Integration Committee

Integration Committee Charter

The Integration Committee of the Board of Directors (the “Board”) of Occidental Petroleum Corporation (the “Corporation”) will have the composition, responsibilities, powers and authority specified in this Charter.​

I. Responsibilities.

The Integration Committee's responsibilities are to: ​

  1. Oversee and assess the effectiveness of management’s integration of the business, operations and organizational culture of Anadarko Petroleum Corporation;​

  2. Oversee management’s implementation of Board-approved asset sales, capital reduction plans and other de-leveraging strategies related to the integration and monitor management’s achievement of targeted synergies; and

  3. Act in such other matters as the Board may direct.

II. Composition, Appointment and Procedures.

  1. The Integration Committee shall consist of not less than three members of the Board.​

  2. The members of the Integration Committee will be appointed by the Board and will continue to act until their successors are appointed. In deciding whom to appoint, the Board will take into consideration each potential member’s experience and background. Members will be subject to removal at any time by the Board.

  3. The Integration Committee will meet as often as necessary to carry out its responsibilities.​

  4. The Integration Committee may delegate any of its duties to a subcommittee comprising one or more members of the Integration Committee.​

  5. The Integration Committee Chairman will be designated by the Board. The Integration Committee Chairman will preside at each meeting. In the event the Integration Committee Chairman is not present at a meeting, the Integration Committee members present at that meeting will designate one of its members as the acting chair of the meeting.

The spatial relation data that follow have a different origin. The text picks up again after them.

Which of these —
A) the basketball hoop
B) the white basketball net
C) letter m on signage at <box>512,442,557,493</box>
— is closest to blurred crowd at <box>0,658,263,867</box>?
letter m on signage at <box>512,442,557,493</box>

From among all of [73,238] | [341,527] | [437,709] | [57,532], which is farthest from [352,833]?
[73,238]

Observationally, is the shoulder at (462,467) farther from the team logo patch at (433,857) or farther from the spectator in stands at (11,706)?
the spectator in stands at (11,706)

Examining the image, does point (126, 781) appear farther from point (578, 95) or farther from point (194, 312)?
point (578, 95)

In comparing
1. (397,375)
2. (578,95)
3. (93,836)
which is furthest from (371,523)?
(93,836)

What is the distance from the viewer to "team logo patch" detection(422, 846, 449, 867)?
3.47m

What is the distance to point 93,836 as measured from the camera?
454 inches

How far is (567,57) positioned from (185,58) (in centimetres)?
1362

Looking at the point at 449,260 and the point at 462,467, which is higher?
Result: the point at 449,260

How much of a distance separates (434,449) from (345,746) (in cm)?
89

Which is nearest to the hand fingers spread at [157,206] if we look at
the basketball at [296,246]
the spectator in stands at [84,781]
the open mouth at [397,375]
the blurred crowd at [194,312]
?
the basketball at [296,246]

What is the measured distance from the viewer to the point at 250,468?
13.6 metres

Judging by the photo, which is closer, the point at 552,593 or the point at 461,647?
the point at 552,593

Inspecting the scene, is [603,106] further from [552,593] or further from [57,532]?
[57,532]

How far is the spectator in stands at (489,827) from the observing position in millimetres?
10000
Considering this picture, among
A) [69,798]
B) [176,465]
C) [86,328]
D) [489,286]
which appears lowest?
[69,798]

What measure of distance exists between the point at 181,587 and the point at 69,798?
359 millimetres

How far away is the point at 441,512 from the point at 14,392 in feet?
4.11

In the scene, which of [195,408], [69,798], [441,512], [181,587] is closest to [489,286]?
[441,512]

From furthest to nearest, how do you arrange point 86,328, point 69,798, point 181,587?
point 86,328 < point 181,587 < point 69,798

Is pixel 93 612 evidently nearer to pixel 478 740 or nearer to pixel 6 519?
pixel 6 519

III. Additional Authority and Operation.

The Integration Committee will:

  1. As the Integration Committee may deem appropriate, retain and terminate any legal or other consultants, who will report directly to the Integration Committee, on such terms and conditions, including fees, as the Integration Committee in its sole discretion will approve;

  2. Request that any of the Corporation’s officers, employees, outside counsel or other consultants attend a meeting of the Integration Committee or meet with any of the Integration Committee’s members or consultants;

  3. Annually review the Integration Committee’s performance and Charter; and​​

  4. Report to the Board with respect to the foregoing.